The Counseling Center employees suggest students have as many coping skills as they can. Practicing yoga and mindfulness can help with coping abilities, said Jones, director of the Counseling Center.

“People with 10 or more healthy coping skills are much more resilient to the effects of stress than those who don’t have as many coping skills,” Jones said.

In addition to having time management skills, staying physically healthy and implementing coping skills, Jones said she thinks having a sense of community is important to mental health, and she encourages students to get involved on campus.

Amy Blommer, junior psychology major, said social connections play a huge role in her mental health.

Students fill up the yoga classes in HWAC each semester. Yoga can be an important method for students to cope with stress and to maintain mental health. Photo by Rachel Robertson

Students fill up the yoga classes in HWAC each semester. Yoga can be an important method for students to cope with stress and to maintain mental health. Photo by Rachel Robertson

“Social needs must be met for me to have a stable mental health,” Blommer said. “When my social needs are met, I can better focus on my academic, physical or spiritual needs.”

Jason Blauch, Outdoor Recreation Program coordinator, said he spends time outside to stay mentally in balance. Blauch said Westminster’s Outdoor Recreation Program promotes mental health by creating a space to be active and outdoors.
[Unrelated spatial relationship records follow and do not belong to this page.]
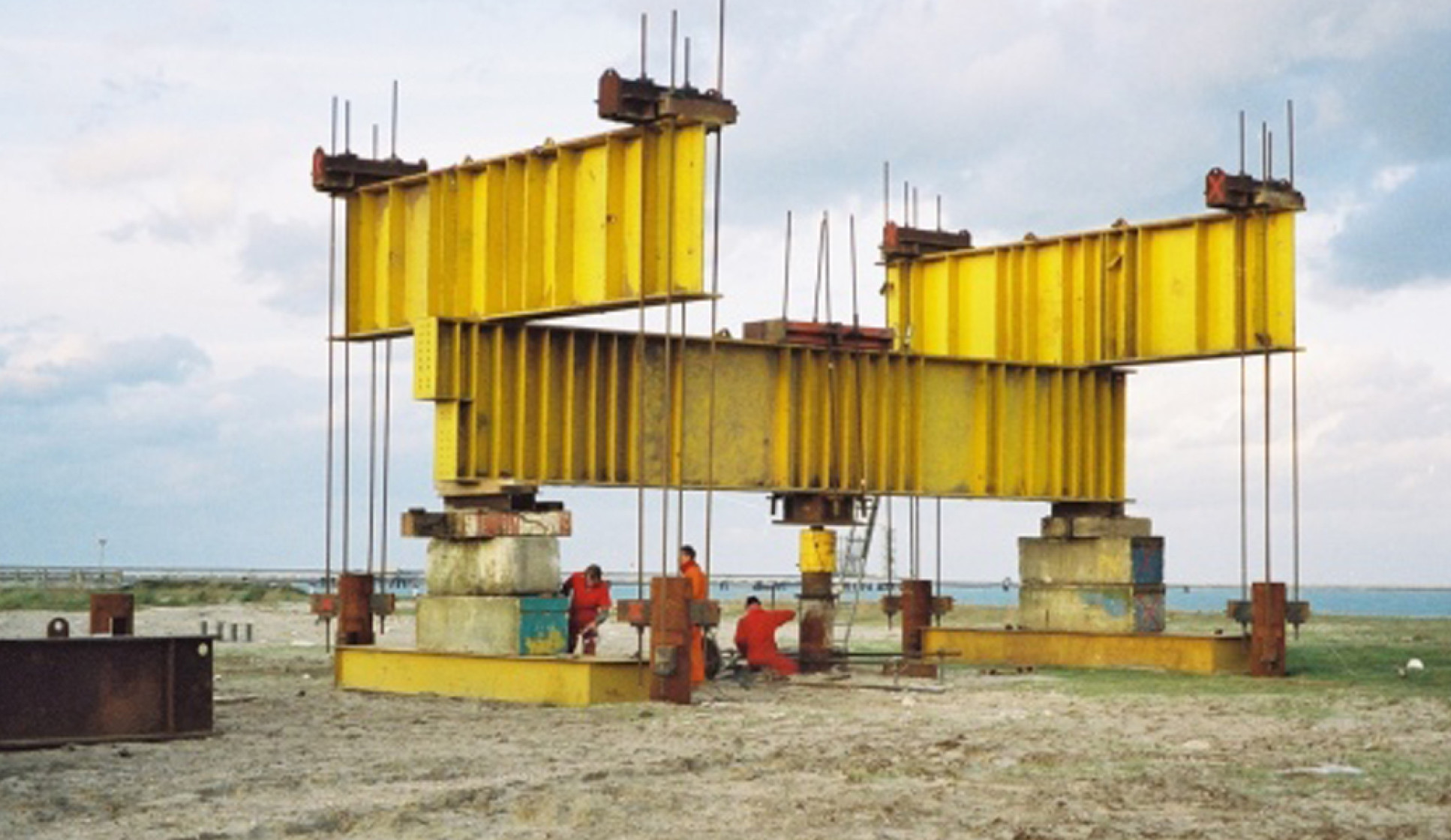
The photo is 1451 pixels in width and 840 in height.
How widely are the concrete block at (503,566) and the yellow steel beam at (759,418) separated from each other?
648 mm

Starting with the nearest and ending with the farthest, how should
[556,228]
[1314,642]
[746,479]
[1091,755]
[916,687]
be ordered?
[1091,755], [556,228], [916,687], [746,479], [1314,642]

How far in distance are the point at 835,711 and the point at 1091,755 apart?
173 inches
Plus, he said it can be a great way to get involved on campus.

“Besides being outdoors and being active, for people who are involved in the program as trip leaders, it gives a sense of empowerment and a sense of responsibility,” Blauch said.

Blauch said he is a strong proponent of mental health and tries to take time out for his own mental health by going on personal trips in the outdoors and participating in other activities that aren’t outside so he can be a well-rounded person.
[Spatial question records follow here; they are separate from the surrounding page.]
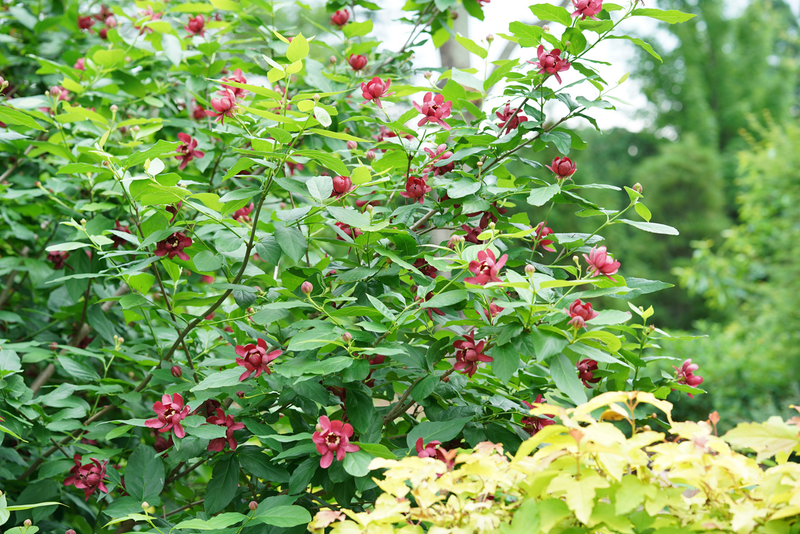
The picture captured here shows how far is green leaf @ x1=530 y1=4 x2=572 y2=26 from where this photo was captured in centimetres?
138

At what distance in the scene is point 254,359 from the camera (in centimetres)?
130

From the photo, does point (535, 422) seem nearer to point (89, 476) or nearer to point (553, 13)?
point (553, 13)

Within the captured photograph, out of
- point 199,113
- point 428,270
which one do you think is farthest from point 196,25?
point 428,270

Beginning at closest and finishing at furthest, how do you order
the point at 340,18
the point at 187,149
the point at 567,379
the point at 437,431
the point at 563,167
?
the point at 567,379
the point at 437,431
the point at 563,167
the point at 187,149
the point at 340,18

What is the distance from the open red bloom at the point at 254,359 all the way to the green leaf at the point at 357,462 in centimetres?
26

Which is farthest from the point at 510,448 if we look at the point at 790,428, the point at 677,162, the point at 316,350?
the point at 677,162

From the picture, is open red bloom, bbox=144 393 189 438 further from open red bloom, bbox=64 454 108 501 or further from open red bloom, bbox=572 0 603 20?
open red bloom, bbox=572 0 603 20

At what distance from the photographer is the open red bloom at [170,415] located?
134cm

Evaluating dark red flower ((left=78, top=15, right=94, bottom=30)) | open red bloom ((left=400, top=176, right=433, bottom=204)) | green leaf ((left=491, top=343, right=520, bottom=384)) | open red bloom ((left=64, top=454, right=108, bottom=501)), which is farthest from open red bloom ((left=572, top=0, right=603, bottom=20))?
dark red flower ((left=78, top=15, right=94, bottom=30))

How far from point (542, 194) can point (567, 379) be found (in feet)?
1.44

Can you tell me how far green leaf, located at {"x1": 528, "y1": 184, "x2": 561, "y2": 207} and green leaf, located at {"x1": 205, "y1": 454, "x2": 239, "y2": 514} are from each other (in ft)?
3.09

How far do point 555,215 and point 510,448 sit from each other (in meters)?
10.9

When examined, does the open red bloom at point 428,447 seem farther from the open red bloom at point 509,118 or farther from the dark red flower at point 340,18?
the dark red flower at point 340,18

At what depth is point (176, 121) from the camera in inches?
80.0
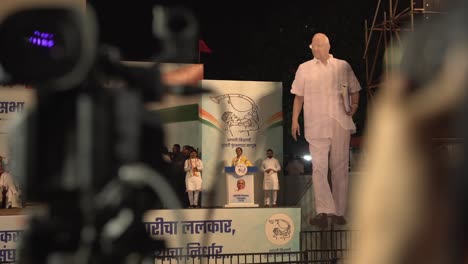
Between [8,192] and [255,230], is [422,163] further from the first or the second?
[8,192]

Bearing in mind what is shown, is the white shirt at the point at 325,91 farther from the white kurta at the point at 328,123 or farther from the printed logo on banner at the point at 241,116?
the printed logo on banner at the point at 241,116

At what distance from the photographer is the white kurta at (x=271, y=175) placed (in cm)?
1266

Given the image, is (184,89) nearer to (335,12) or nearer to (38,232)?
(38,232)

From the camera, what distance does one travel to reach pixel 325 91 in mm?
10234

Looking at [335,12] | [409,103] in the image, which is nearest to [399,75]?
[409,103]

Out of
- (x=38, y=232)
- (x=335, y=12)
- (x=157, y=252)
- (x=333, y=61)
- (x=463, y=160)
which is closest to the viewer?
(x=463, y=160)

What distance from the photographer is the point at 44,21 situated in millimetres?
1522

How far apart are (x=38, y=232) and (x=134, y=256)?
8.8 inches

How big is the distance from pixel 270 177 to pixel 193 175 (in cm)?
153

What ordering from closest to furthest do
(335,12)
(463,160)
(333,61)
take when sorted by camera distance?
(463,160), (333,61), (335,12)

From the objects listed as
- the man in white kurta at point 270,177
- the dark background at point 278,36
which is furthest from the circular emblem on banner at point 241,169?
the dark background at point 278,36

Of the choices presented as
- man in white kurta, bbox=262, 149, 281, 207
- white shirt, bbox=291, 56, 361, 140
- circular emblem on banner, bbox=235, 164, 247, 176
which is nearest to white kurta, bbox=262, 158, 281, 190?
man in white kurta, bbox=262, 149, 281, 207

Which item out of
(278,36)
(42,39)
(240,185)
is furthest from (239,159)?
(278,36)

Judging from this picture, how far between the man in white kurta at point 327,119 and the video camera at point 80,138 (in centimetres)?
873
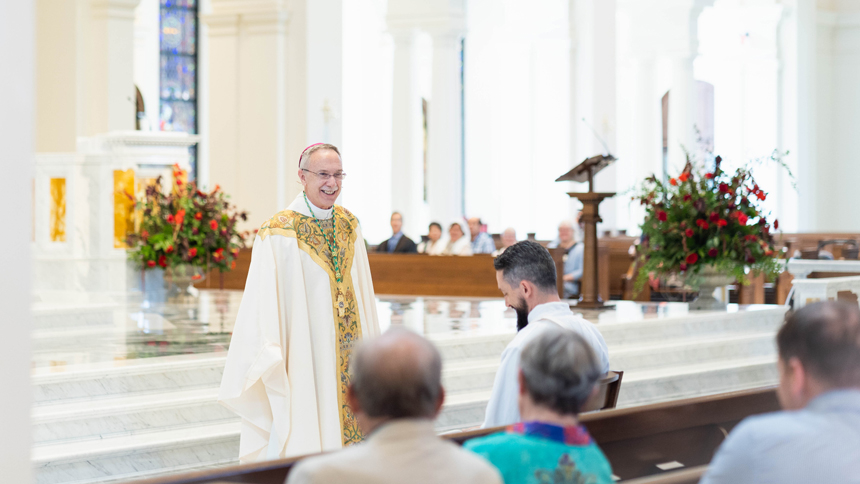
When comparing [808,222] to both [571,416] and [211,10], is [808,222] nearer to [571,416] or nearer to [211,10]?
[211,10]

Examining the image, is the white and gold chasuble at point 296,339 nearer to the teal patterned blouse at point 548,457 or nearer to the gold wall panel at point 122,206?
the teal patterned blouse at point 548,457

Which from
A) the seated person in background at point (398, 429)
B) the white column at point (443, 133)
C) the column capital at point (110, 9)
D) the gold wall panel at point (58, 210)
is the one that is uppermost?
the column capital at point (110, 9)

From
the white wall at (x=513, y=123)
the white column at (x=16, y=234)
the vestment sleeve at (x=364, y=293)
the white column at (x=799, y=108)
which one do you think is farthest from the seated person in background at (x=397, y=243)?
the white column at (x=799, y=108)

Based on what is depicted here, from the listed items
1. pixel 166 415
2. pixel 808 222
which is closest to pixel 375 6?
pixel 808 222

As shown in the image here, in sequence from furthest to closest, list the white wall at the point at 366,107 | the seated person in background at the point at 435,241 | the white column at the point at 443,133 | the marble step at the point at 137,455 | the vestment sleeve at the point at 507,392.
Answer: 1. the white wall at the point at 366,107
2. the white column at the point at 443,133
3. the seated person in background at the point at 435,241
4. the marble step at the point at 137,455
5. the vestment sleeve at the point at 507,392

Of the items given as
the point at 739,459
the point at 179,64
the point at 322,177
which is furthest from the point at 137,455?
the point at 179,64

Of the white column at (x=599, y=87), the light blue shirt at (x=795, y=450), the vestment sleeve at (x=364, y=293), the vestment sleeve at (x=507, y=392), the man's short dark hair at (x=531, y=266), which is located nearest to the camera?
the light blue shirt at (x=795, y=450)

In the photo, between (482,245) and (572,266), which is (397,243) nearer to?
(482,245)

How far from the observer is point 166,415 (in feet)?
20.2

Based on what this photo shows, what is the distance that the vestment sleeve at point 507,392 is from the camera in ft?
11.3

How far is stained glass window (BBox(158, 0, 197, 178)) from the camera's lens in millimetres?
21609

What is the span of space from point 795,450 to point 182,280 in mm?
9362

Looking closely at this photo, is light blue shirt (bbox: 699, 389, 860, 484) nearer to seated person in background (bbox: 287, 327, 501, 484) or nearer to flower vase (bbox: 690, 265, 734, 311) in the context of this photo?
seated person in background (bbox: 287, 327, 501, 484)

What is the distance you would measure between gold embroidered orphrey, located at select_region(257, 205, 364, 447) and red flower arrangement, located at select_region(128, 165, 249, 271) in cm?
631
“[Mental health] affects everything we do,” Blauch said. “I feel like I can be a better friend, husband and co-worker when I feel a sense of calm and I don’t feel so frantic.”

Blauch said that, when he feels mentally healthy, he can be more objective and is able to address other people with less baggage.

“You can take a situation for what is is and not what you perceive it is,” Blauch said. “General human interaction is more productive when we’re not in our own heads.”